Three pitches. Three strikes. Another batter retired by Watson. The scenario has played on numerous occasions this season, seemingly too many to count. He possesses a well-rounded stable of pitches that few of his peers from around the country can match.
As a result, the USC commit has emerged as one of the nation's premier prospects in the high school game. Moreover, Watson appears poised to test the proverbial waters in the 2012 Major League Baseball Draft if the right opportunity presents itself.
"He's a real warrior. He starts all of our big games, the ones that count,'' Lakewood coach Spud O'Neil said. "For me, personally in my 29 years, I haven't seen many pitchers much better than Shane. I would have no problem with giving him an A-plus.''
Watson and Lakewood (24-6 overall) finish regular season play Tuesday against Compton (Compton Calif.) in a Moore League game. Beyond that, the Lancers figure to go as far as he takes them in the upcoming CIF Southern Section Division I playoffs.

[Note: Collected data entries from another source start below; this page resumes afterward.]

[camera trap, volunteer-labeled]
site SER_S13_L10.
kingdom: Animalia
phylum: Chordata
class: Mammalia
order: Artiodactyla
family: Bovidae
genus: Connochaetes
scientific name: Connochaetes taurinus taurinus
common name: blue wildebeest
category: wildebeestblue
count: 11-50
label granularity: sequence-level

"Every game, it's basically the same. It doesn't matter if it's the regular season, postseason or a league game either,'' Watson said.
"First, I try and picture how the game is going to play out the day before. Then, I come out and start off aggressive, challenging hitters from the first pitch. Staying confident the whole game is very important. When I'm on my game, I think I'm tough to beat. That's being confident, not cocky. That is the key. It might sound simple, but it's important to me.

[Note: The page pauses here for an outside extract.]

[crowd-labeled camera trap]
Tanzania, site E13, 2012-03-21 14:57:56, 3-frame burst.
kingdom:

"I'm fiery, kind of like Nolan Ryan was. I'm not as good as he was. No one was as good as he was. I'm not trying to compare myself to him. He had a great demeanor on the mound though. I like to keep my head in the game and let my talents do the work.''
Some of those talents were on display in last week's showdown with fellow USC-bound hurler Chase DeJong from Wilson (Long Beach, Calif.). The match-up caught the attention of those within Southern California baseball circles, of course. Not many observers were willing to pass the opportunity to see a pair of potential future Trojans throw in the same game.
Watson is No. 80 by Maxpreps in its 2012 Top 100 baseball players list. DeJong, on the other hand, is no slouch. The right-hander is ranked No. 86.

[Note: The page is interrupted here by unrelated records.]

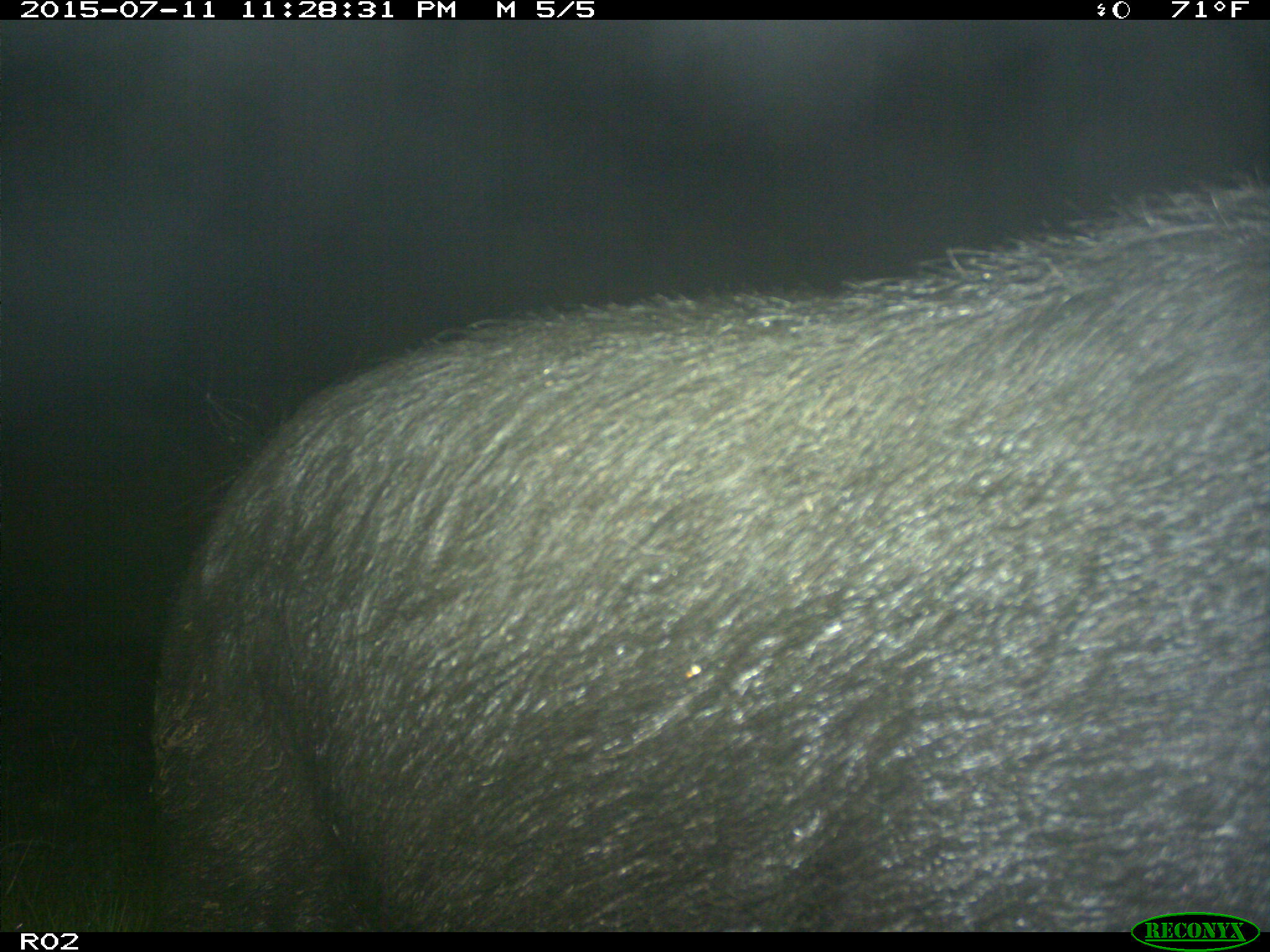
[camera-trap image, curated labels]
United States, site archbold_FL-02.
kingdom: Animalia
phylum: Chordata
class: Mammalia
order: Artiodactyla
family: Suidae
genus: Sus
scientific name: Sus scrofa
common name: wild boar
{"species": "Sus scrofa (wild boar)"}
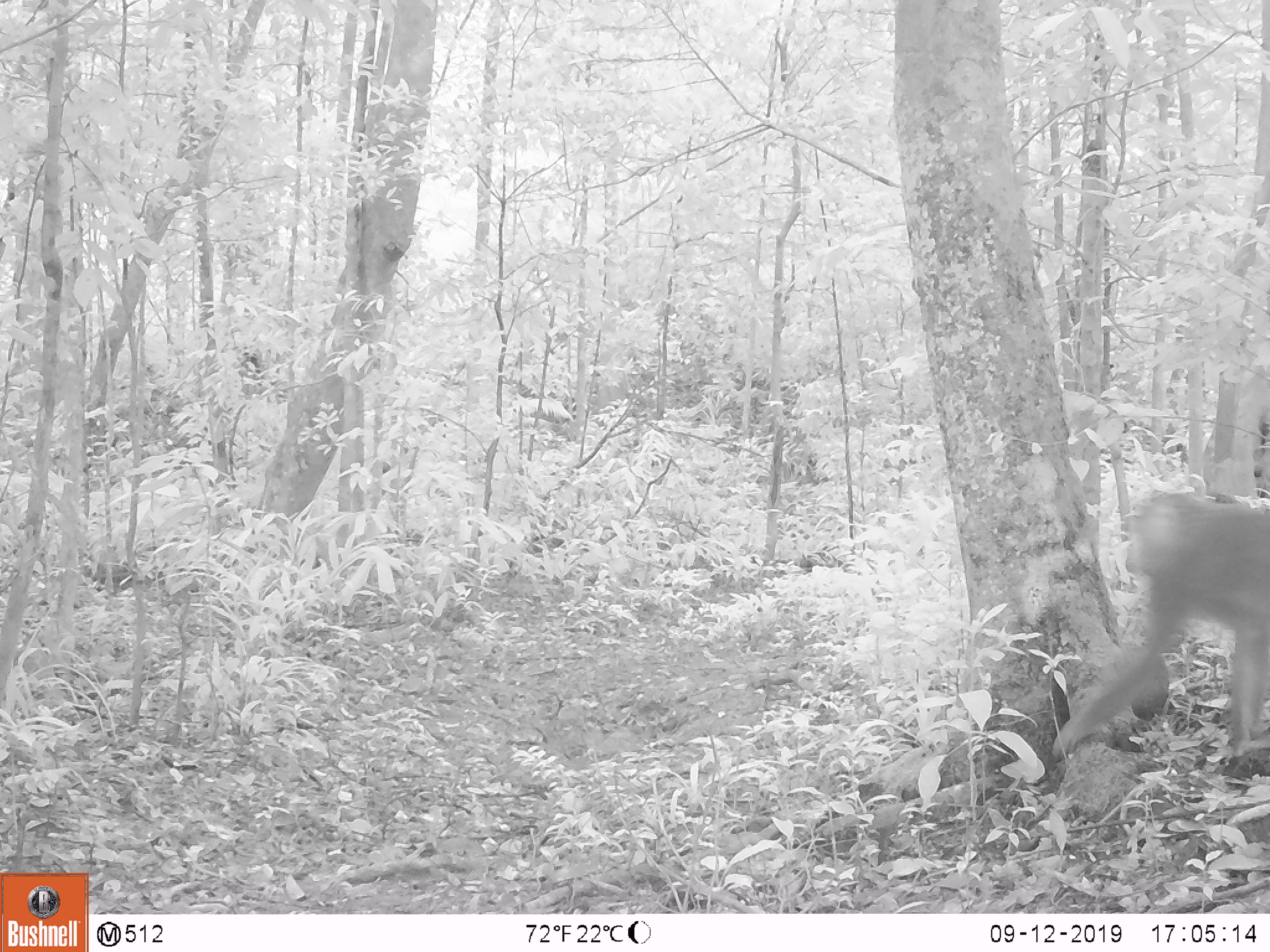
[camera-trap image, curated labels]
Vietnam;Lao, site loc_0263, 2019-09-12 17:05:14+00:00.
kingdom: Animalia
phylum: Chordata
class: Mammalia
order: Primates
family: Cercopithecidae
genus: Macaca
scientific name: Macaca nemestrina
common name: pig-tailed macaque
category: pig tailed macaque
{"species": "pig tailed macaque (pig-tailed macaque) (Macaca nemestrina)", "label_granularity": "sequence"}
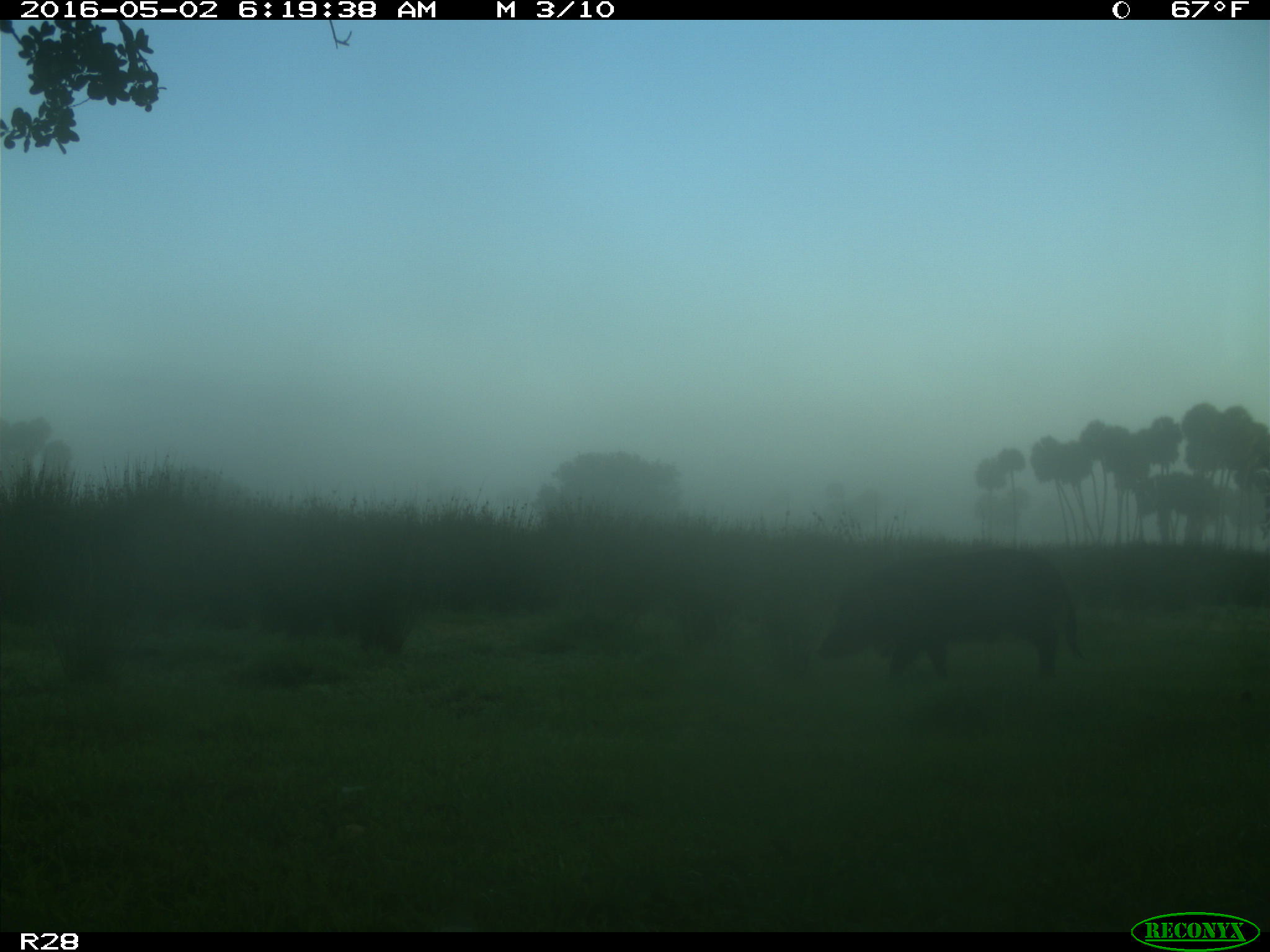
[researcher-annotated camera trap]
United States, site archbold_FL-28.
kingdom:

DeJong got the better of Watson in a 3-0 victory in nine innings. Still, Watson went the distance in the loss, refusing to give an inch. While things didn't necessarily work out for him, Watson doesn't plan on changing his approach to the game anytime soon.
His towering frame is an asset and using that size to overpower opponents comes naturally. Watson has been doing it for so long, he knows no other way.
Wins in seven of nine starts thus far and an earned run average hovering around 1.00 are indications Watson has figured out a formula that works well.
"Shane is the most competitive player I know, he doesn't like losing. Not at all,'' Lakewood teammate J.P. Crawford said. "Some people are born with that desire, he's one of them. He gets the job done. We always feel like we can win with him on the mound.''
The Lancers have, in fact, been in a favorable position to win with Watson on the bump for the better part of the last three years on the varsity level.
He opened plenty of eyes as a sophomore. Eight wins in 13 appearances and a 1.34 ERA were obvious signs of the immense upside within Watson.
An encore effort as junior followed. As the ace of the staff for Lakewood, he had 10 victories and 1.16 ERA. The crowning achievement for Watson was win against highly-touted Henry Owens of Edison (Huntington Beach, Calif.) during postseason play. Owens ended up being selected in the 2011 MLB Draft, No. 36 over by the Boston Red Sox.
Watson's high school days, however, are coming to end. Sooner, rather later, that is. Worth mentioning is the fact that he could be heading in the same direction as Owens should he decide to forgo college life and choose a path in the professional ranks.
"I get phone calls about Shane from different MLB organizations all of the time,'' O'Neil said. "He has a bright future ahead of him, I can tell that much.''
In the meantime, it's business as usual for Watson.
"I never would have thought I'd be in this kind of position, with a chance to go to my dream school USC or maybe play in the big leagues,'' he said. "As for my decision, I'm not sure yet. I have heard that I could be a first-round pick or a second-round pick.
I had some personal goals this season and I'm close to achieving them. Bottom line, baseball is a team game, I'm more concerned with helping the guys around me win. The individual stuff, the stuff people say, all the hype, I don't worry about those things.''
One thing is fairly certain: Opponents worry about Watson when he steps on the mound. His presence, along with his reputation, certainly precedes him.